Word has it, the translator decided to take it upon himself to use the word, gleet, which sounds equally disgusting in itself and is downright repulsive if you read its full definition. Not sexy!
Which again demonstrates the importance of translators and the need for diversity among translators (for example, no woman would have ever translated that word as gleet!)
Thanks, but no thanks, mister. I'll be taking my cyprine straight.
1 comment:
Ayo, I was also moved by this same talk and doubly so by your particular insight. I took away thoughts on the term "foreignizing." The sentiment is that foreignizing is more true to the original text, leaving in some of the original language--perhaps challening for the non-native reader--but more true to the text, finding ways to footnote around it to help the non-native into the work (perhaps).
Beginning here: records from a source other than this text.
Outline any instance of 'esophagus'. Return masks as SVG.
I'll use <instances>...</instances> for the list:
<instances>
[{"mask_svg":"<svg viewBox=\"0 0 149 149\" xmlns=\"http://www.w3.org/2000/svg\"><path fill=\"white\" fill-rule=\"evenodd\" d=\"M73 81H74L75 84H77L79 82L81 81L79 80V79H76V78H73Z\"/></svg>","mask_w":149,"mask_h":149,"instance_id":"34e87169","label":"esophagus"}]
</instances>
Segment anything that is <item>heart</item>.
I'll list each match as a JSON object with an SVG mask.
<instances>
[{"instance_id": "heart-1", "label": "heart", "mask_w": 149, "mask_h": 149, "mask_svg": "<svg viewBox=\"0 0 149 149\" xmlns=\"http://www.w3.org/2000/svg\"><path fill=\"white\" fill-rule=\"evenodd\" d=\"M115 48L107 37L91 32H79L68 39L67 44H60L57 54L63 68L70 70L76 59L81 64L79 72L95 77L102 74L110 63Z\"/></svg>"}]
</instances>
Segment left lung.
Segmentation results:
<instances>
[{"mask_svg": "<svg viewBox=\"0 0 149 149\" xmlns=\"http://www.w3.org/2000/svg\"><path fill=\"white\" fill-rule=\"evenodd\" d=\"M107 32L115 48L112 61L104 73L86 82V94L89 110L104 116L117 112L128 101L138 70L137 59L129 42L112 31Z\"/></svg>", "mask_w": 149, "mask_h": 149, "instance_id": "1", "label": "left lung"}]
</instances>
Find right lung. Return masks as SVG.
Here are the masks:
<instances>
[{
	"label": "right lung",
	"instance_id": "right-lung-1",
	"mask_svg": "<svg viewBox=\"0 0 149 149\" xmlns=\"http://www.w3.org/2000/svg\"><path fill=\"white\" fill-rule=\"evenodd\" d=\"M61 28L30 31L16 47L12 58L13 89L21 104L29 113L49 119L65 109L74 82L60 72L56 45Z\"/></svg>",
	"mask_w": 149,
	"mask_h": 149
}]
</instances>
Well I hate the word "foreignizing." Maybe it's "humanizing" or "globalizing" or "dignifying." You raise excellent questions about translations of dialect--dictionaries and translators have challenges with so-called standards, so how to capture the cadences that sing through race, ethnicity, region, sex. As a mere blip on the translation experience, I would suggest that translators look to the music in their own local dialects to capture the experience from the margins, the poetry then requires the translator to be bilingual and multidialectal--no easy task. But just as AAVE/AAE/BEV/Ebonics etc. exists in the US, so too there are multiple Frenches--turning to Alsatian or even another language such as Haitian Creole to capture the feeling of Hughs in French (for example).
There are so many translations of self in a poem that the translator's job seems an impossible gift, a door opener, a window that keeps opening by cracks.